--- TRECHO DA PÁGINA ---
Artigo

Precisamos de mais mulheres idosas nos cargos públicos

Desigualdade de gênero impacta também o envelhecimento

Marilia Berzins

Doutora em saúde pública pela USP, presidente do Observatório da Longevidade Humana e Envelhecimento (Olhe) – São Paulo, e coordenadora da área de gênero e envelhecimento do Centro Internacional da Longevidade (ILC) no Brasil

Kamala Harris, primeira mulher a ocupar a vice-presidência dos Estados Unidos, filha de pais imigrantes (mãe de origem indiana e pai jamaicano), quebrará vários preconceitos em relação à mulher. Não foi fácil para ela chegar a essa posição.

Passaram cem anos desde que o direito ao voto e a participação da mulher na política foram aprovados no país. Desde então houve progresso, mas os avanços ainda escondem desigualdades, inclusive no que se refere ao envelhecimento, que possui um forte componente de gênero. Romper papeis e destinos sociais reservados às mulheres não é tarefa simples.

gênero é uma construção social complexa que define os locais e funções que a mulher “deve” ocupar na sociedade, diferindo de acordo com o período em que se vive e os contextos socioeconômicos e culturais de cada povo.

A OMS (Organização Mundial da Saúde) reconhece o gênero como um fator crítico para o processo do envelhecimento, pois determina valores e atitudes dadas aos homens e às mulheres pela sociedade.

O processo de envelhecimento é díspar de acordo com o sexo das pessoas. No Brasil, as mulheres vivem cerca de sete anos a mais do que os homens, mas isso não significa que elas vivam em condições melhores. Fatores como a discriminação e a violência doméstica podem resultar em dupla ou mesmo tripla vulnerabilidade: gênero, idade e raça.

--- CONJUNTO DE DADOS ---
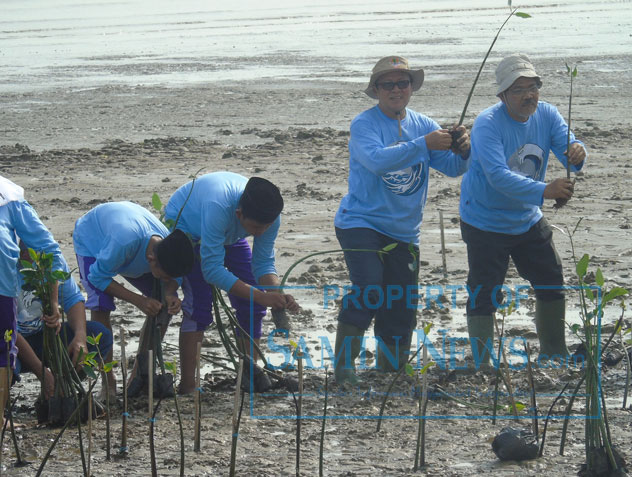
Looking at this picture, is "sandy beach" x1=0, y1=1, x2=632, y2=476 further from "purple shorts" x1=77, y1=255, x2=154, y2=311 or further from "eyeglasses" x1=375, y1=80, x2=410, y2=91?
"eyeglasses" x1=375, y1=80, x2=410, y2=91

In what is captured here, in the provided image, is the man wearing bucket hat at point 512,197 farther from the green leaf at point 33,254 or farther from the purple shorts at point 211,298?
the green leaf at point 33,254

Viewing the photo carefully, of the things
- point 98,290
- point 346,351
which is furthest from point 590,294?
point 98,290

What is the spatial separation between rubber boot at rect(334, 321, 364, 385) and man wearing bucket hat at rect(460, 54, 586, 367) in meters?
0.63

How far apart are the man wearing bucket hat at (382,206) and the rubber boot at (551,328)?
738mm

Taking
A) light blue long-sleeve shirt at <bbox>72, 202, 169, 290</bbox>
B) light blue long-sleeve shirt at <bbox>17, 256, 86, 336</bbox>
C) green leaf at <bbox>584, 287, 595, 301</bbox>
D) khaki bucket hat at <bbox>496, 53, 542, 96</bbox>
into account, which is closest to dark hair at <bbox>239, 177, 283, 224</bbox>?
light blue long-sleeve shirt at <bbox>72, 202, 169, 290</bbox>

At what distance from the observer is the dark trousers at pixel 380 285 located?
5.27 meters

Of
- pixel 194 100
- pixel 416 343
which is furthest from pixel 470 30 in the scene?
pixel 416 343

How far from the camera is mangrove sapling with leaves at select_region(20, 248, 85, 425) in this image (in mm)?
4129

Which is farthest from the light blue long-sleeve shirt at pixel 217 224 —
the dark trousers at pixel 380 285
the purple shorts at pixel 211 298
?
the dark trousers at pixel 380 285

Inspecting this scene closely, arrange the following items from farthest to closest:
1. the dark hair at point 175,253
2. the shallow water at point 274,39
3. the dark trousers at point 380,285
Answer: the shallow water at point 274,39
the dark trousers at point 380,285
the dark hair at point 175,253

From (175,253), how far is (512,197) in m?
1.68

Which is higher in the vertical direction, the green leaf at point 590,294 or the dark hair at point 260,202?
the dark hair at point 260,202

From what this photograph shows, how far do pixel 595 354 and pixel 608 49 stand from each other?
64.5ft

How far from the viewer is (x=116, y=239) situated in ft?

--- O QUE FAZER ---
1: Diga se cada afirmação a seguir está de acordo com o trecho da página, respondendo sim ou não e citando literalmente as palavras do texto que decidem a questão. (a) Kamala Harris é filha de mãe de origem indiana e pai jamaicano. (b) No Brasil, os homens vivem cerca de sete anos a mais do que as mulheres. (c) A OMS considera o gênero um fator crítico para o processo do envelhecimento.
2: No trecho da página, repita tudo o que vai de "O processo de" até "idade e raça.", sem alterar nada.

--- SUAS RESPOSTAS ---
1:
(a) Sim: "mãe de origem indiana e pai jamaicano".
(b) Não: "as mulheres vivem cerca de sete anos a mais do que os homens".
(c) Sim: "reconhece o gênero como um fator crítico para o processo do envelhecimento".

2:
O processo de envelhecimento é díspar de acordo com o sexo das pessoas. No Brasil, as mulheres vivem cerca de sete anos a mais do que os homens, mas isso não significa que elas vivam em condições melhores. Fatores como a discriminação e a violência doméstica podem resultar em dupla ou mesmo tripla vulnerabilidade: gênero, idade e raça.